Expected output from a successful run
$ ollama serve
2024/12/18 09:49:52 routes.go:1195: INFO server config env="map[CUDA_VISIBLE_DEVICES: GPU_DEVICE_ORDINAL: HIP_VISIBLE_DEVICES: HSA_OVERRIDE_GFX_VERSION: HTTPS_PROXY: HTTP_PROXY: NO_PROXY: OLLAMA_DEBUG:false OLLAMA_FLASH_ATTENTION:false OLLAMA_GPU_OVERHEAD:0 OLLAMA_HOST:http://127.0.0.1:11434 OLLAMA_INTEL_GPU:false OLLAMA_KEEP_ALIVE:5m0s OLLAMA_KV_CACHE_TYPE: OLLAMA_LLM_LIBRARY: OLLAMA_LOAD_TIMEOUT:5m0s OLLAMA_MAX_LOADED_MODELS:0 OLLAMA_MAX_QUEUE:512 OLLAMA_MODELS:/home/adnanzai/.ollama OLLAMA_MULTIUSER_CACHE:false OLLAMA_NOHISTORY:false OLLAMA_NOPRUNE:false OLLAMA_NUM_PARALLEL:0 OLLAMA_ORIGINS:[http://localhost https://localhost http://localhost:* https://localhost:* http://127.0.0.1 https://127.0.0.1 http://127.0.0.1:* https://127.0.0.1:* http://0.0.0.0 https://0.0.0.0 http://0.0.0.0:* https://0.0.0.0:* app://* file://* tauri://* vscode-webview://*] OLLAMA_SCHED_SPREAD:false OLLAMA_TMPDIR: ROCR_VISIBLE_DEVICES: http_proxy: https_proxy: no_proxy:]"
time=2024-12-18T09:49:52.802-05:00 level=INFO source=images.go:753 msg="total blobs: 0"
time=2024-12-18T09:49:52.802-05:00 level=INFO source=images.go:760 msg="total unused blobs removed: 0"
time=2024-12-18T09:49:52.805-05:00 level=INFO source=routes.go:1246 msg="Listening on 127.0.0.1:11434 (version 0.5.1)"
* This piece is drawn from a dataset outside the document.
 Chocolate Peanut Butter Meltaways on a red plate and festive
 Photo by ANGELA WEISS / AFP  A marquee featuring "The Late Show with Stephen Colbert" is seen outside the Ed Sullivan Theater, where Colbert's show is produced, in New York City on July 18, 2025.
time=2024-12-18T09:49:52.827-05:00 level=INFO source=common.go:135 msg="extracting embedded files" dir=/tmp/ollama2225239369/runners
time=2024-12-18T09:49:52.979-05:00 level=INFO source=common.go:49 msg="Dynamic LLM libraries" runners="[cpu_avx2 cuda_v11 cuda_v12 rocm cpu cpu_avx]"
time=2024-12-18T09:49:52.979-05:00 level=INFO source=gpu.go:221 msg="looking for compatible GPUs"
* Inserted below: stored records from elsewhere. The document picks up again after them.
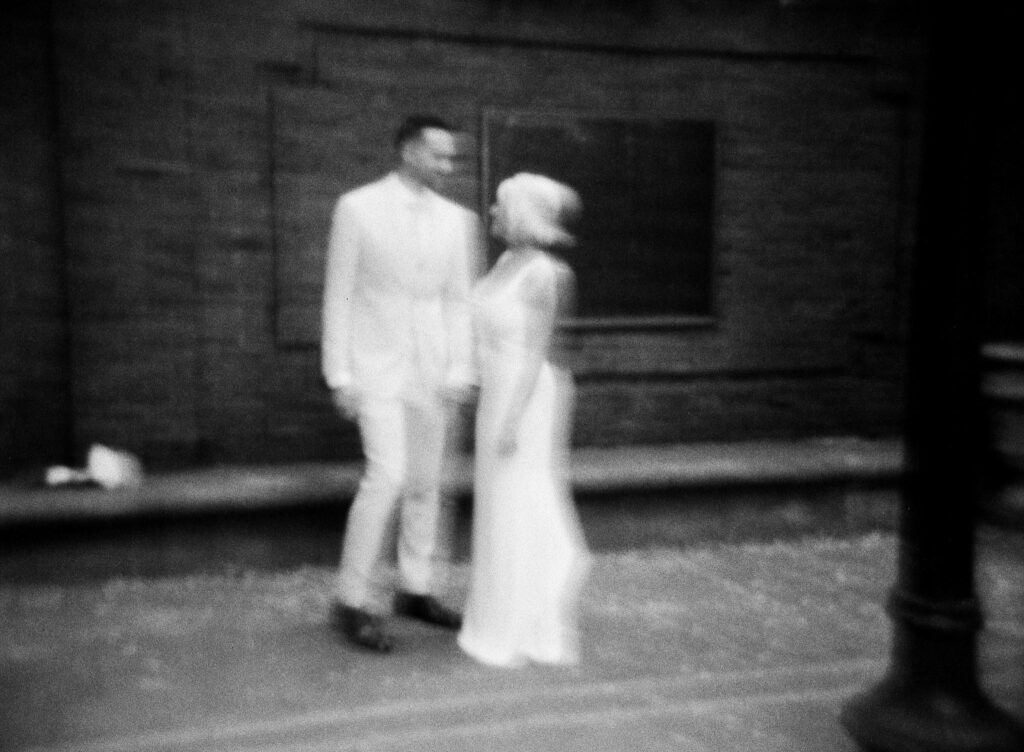 a blurry film portrait of a bride and groom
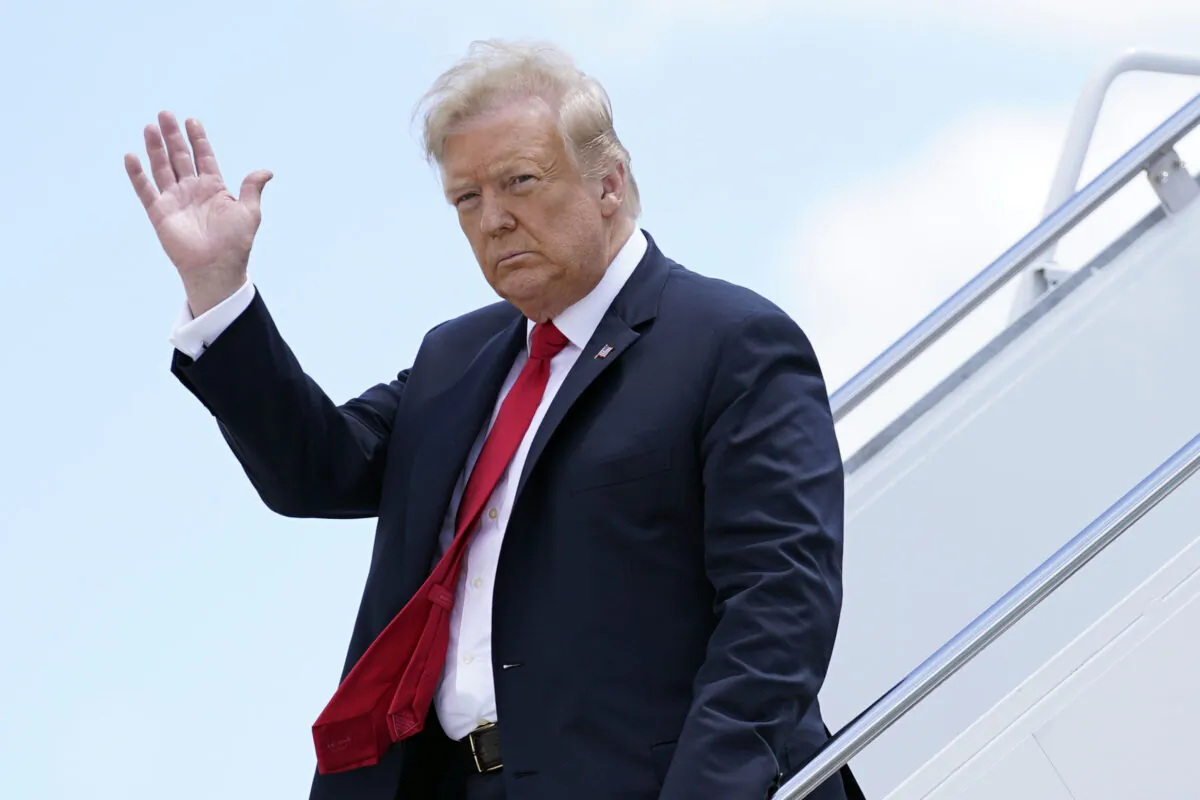 President Donald Trump waves as he arrives on Air Force One at Austin Straubel International Airport in Green Bay, Wis., on June 25, 2020.  (Evan Vucci/File/AP Photo)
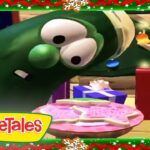 Larry the Cucumber from VeggieTales leans toward a pink birthday cake with presents nearby, inside a festive holiday border with the VeggieTales logo.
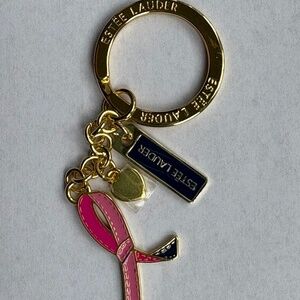 Estée Lauder keychain bag charm pink ribbon gold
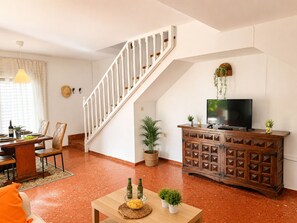 Ein Wohnzimmer mit einer Holztreppe, einem Essbereich, einem Fernseher auf einer Holzkommode und einem kleinen Tisch mit Flaschen und Pflanzen.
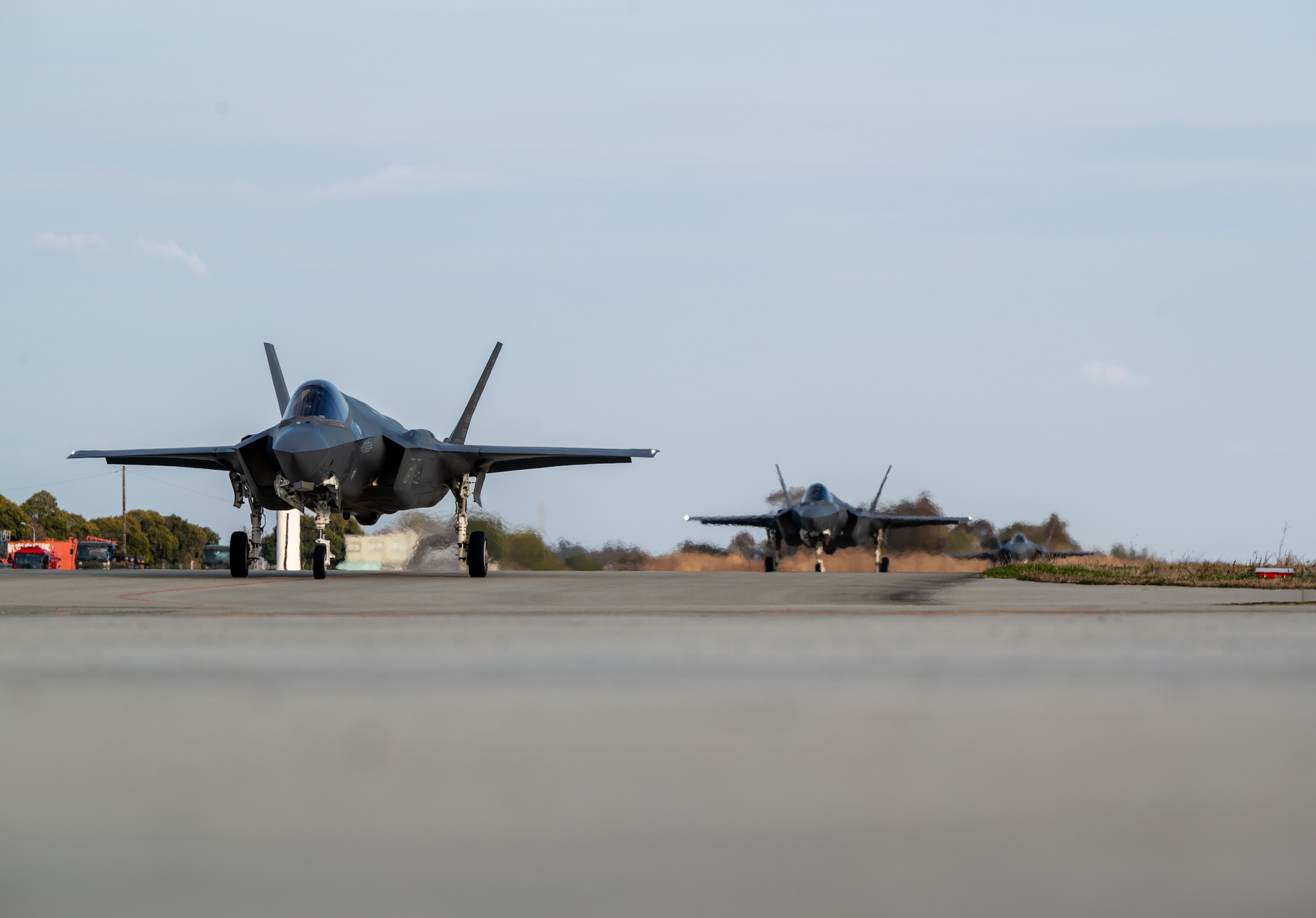 U.S. Air Force F-35A Lightning IIs assigned to the 4th Expeditionary Fighter Squadron, deployed to Kadena Air Base, taxi after landing at Japan Air Self-Defense Force Nyutabaru Air Base, Japan.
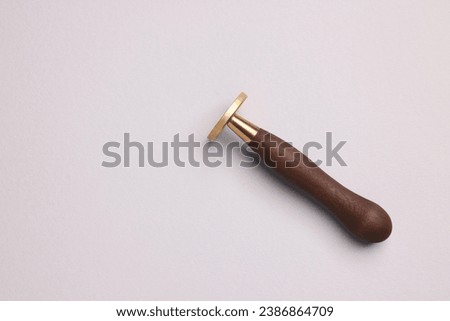 One stamp tool on light grey background, top view. Space for text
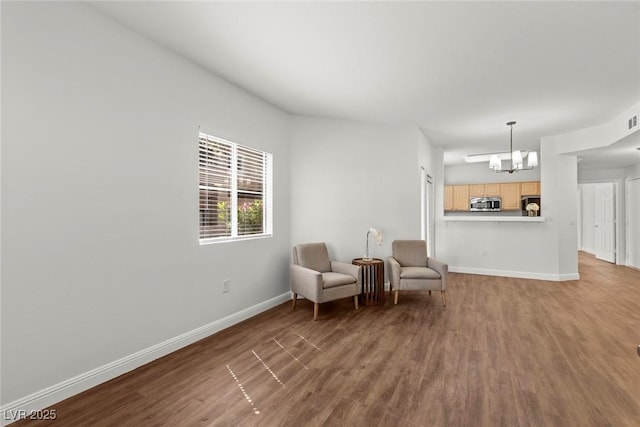 living area featuring a chandelier, wood finished floors, baseboards, and visible vents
time=2024-12-18T09:49:53.130-05:00 level=INFO source=gpu.go:386 msg="no compatible GPUs were discovered"
time=2024-12-18T09:49:53.130-05:00 level=INFO source=types.go:123 msg="inference compute" id=0 library=cpu variant=avx2 compute="" driver=0.0 name="" total="187.0 GiB" available="121.8 GiB"
Overall Information
The Slurm job session you are in should pick up and respect the OLLAMA_HOST
and OLLAMA_BASE
environmental variables defined above, which will point the client command to the right server instance. If running in batch, you may wish to feed the prompt(s) you want to the ollama client. There are several ways to do this, including either feeding the prompt in the ollama run command, skipping the client entirely and simply interacting with the running ollama instance on that port using curl, etc., so you can tune this step towards a useful batch workflow depending on your needs. The ollama server background session will terminate automatically when you sign out of the interactive session or when your batch job terminates. This procedure should keep separate instances from colliding with each other in simultaneous interactive or batch jobs, even if other HPC account users run this or similar programs on the same nodes up to their batch resource limits.